Dave Turcotte demande au ministre de la Santé, Gaétan Barrette, d’intervenir auprès de la compagnie produisant le Spinraza afin qu’elle diminue ses prix, et «d’agir rapidement».

Pétition de 15 000 noms pour un traitement contre une maladie rare

Une pétition de pas moins de 15 000 signatures réclamant la couverture publique d’un coûteux médicament pour les personnes atteintes d’amyotrophie spinale a été déposée jeudi à l’Assemblée nationale.

Accompagné d’enfants atteints d’amyotrophie spinale et de leurs parents, le député de Saint-Jean et porte-parole de l’opposition officielle pour les dossiers touchant les médicaments, Dave Turcotte, a demandé en conférence de presse que soit revue la décision de ne pas rembourser le Spinraza, un médicament offert dans plusieurs pays «et dont l’efficacité et les bénéfices sont reconnus».

L’amyotrophie spinale, qui touche environ 250 personnes au Québec, est une maladie dégénérative qui attaque les muscles.

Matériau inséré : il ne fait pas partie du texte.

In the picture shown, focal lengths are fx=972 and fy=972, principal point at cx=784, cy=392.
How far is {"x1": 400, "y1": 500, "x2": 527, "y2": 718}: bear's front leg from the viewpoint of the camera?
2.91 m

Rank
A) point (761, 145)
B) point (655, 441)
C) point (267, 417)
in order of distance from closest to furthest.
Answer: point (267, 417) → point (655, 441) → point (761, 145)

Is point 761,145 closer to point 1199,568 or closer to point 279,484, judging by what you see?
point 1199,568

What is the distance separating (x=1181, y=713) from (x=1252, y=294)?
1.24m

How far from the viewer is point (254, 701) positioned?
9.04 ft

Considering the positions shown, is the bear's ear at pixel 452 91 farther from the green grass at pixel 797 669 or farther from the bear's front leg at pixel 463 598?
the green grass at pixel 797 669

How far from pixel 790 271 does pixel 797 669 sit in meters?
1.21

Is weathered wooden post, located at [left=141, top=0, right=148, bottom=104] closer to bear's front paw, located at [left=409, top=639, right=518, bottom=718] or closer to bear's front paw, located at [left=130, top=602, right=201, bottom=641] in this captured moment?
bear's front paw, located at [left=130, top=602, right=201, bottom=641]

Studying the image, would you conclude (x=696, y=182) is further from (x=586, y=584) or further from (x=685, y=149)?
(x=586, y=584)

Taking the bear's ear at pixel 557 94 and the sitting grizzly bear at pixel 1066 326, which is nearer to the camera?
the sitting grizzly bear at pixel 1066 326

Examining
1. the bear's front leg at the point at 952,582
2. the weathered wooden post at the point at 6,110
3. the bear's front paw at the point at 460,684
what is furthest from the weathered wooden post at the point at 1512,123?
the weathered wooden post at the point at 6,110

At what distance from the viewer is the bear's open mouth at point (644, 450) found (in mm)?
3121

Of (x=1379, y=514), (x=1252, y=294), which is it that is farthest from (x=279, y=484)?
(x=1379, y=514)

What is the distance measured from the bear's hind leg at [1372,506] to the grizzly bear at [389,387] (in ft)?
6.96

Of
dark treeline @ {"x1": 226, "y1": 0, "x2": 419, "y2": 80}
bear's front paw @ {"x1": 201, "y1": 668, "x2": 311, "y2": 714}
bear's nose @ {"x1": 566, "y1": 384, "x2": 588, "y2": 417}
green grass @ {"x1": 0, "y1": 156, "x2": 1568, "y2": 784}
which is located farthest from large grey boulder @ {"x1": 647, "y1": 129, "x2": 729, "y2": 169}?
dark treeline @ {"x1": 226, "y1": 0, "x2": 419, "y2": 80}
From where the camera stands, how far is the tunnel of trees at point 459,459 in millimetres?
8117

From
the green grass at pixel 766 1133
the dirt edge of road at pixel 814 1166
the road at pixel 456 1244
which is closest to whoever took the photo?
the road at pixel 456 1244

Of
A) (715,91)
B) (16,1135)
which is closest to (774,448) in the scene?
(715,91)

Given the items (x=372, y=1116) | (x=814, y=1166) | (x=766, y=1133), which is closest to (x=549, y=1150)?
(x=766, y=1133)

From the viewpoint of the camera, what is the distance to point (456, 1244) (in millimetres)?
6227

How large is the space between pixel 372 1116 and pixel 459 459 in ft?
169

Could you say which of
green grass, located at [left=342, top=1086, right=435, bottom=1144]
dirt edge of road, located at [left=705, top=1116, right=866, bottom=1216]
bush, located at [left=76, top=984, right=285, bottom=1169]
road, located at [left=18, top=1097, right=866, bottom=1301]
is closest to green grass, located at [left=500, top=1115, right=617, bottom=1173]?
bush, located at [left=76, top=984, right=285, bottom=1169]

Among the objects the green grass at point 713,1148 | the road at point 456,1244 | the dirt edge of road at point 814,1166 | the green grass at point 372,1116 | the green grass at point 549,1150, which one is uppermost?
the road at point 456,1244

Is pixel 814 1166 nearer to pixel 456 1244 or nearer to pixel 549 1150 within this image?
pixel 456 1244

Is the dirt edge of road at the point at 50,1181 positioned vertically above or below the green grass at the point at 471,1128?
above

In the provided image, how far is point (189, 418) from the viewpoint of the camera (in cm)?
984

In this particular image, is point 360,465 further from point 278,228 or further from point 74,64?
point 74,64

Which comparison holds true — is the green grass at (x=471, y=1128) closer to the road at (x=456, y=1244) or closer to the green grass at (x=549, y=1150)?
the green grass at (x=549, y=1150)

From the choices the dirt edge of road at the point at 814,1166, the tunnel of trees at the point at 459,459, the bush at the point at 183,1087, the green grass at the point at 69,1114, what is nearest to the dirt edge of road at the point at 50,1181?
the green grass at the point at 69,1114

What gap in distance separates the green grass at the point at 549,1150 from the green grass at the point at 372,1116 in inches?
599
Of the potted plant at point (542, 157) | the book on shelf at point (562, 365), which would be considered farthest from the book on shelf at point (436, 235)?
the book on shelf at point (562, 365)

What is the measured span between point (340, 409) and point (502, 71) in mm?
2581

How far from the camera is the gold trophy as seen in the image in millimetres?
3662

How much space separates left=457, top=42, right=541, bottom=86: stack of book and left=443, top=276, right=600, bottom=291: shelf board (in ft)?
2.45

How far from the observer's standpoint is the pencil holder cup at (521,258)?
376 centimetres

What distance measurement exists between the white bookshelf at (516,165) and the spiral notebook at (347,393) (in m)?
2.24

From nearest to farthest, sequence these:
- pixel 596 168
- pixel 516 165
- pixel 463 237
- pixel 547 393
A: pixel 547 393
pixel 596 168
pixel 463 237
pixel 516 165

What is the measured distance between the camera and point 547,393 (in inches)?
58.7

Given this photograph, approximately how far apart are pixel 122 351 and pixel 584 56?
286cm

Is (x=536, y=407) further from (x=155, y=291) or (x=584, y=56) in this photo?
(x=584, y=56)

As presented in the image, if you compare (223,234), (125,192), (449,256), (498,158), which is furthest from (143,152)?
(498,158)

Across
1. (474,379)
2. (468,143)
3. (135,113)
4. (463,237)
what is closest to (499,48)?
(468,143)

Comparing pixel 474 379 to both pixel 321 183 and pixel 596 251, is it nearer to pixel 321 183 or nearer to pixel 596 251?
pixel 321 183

Le Spinraza améliorerait les capacités motrices et respiratoires des personnes atteintes, en plus de réduire la progression de la maladie, a-t-on souligné jeudi. 

Le problème, c’est que le médicament est excessivement coûteux. Dans un rapport publié en décembre, l’Institut national d’excellence en santé et en services sociaux (INESSS) calcule que l’impact budgétaire net de l’inscription de ce médicament serait, au cours des trois prochaines années, d’environ 9,3 millions $ sur le budget des établissements. 

«Dans une perspective de justice distributive, son remboursement ne constitue pas une décision responsable, juste et équitable, compte tenu des prix soumis par le fabricant», a tranché l’INESSS.

Dave Turcotte demande au ministre de la Santé, Gaétan Barrette, d’intervenir auprès de la compagnie produisant le Spinraza afin qu’elle diminue ses prix, et «d’agir rapidement», car «plus le traitement est administré tôt, plus les capacités motrices et respiratoires sont préservées».  

Selon lui, financer le Spinraza est «une question de justice». «Aucune raison ne vient justifier qu’on discrimine les patients atteints d’amyotrophie spinale», estime le député de Saint-Jean. 

Atteint de cette maladie, Jean-Philippe Turcotte a réclamé jeudi l’accès au Spinraza «pour avoir enfin l’espoir d’être un peu autonome et de contribuer à la société québécoise». Il est difficile de se voir dépérir ou de voir son enfant dépérir «quand on sait qu’il existe un médicament pour contrer ça», a-t-il plaidé.